- _Task inputs_
****************************************
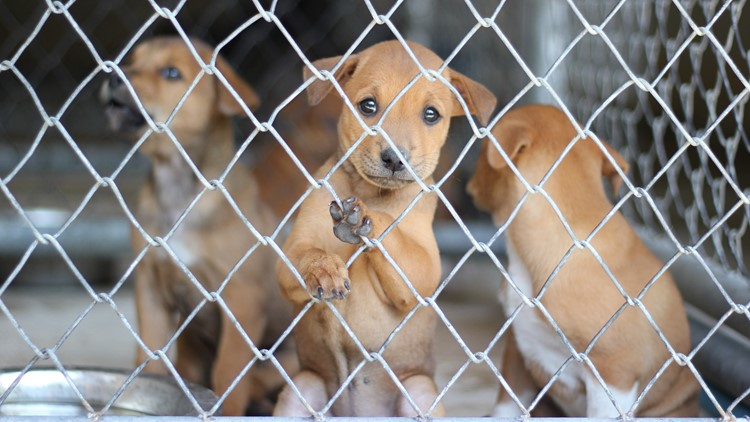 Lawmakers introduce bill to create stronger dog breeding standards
****************************************
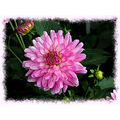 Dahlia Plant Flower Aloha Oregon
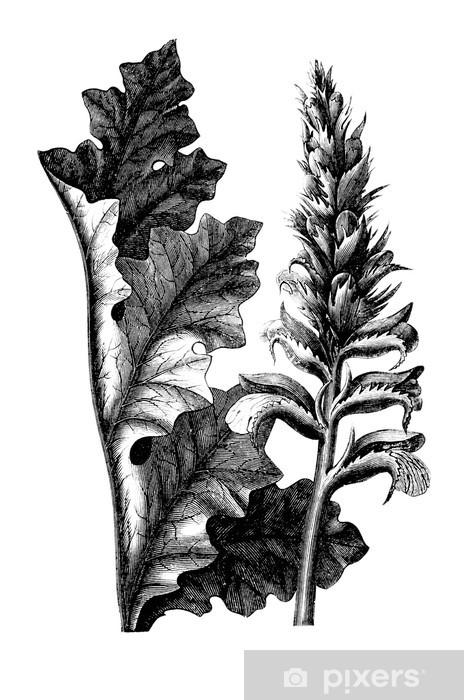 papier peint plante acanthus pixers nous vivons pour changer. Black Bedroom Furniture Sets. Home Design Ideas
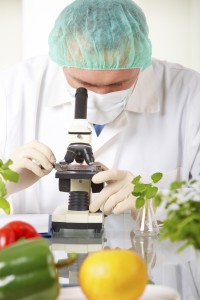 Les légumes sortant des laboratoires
****************************************
- _Task_
Would you print exactly the lines in the listing above, from the line bearing "papier peint plante" through the line bearing "Les légumes sortant des laboratoires", leaving out all pictures?

- _Output below_
 papier peint plante acanthus pixers nous vivons pour changer. Black Bedroom Furniture Sets. Home Design Ideas
 Les légumes sortant des laboratoires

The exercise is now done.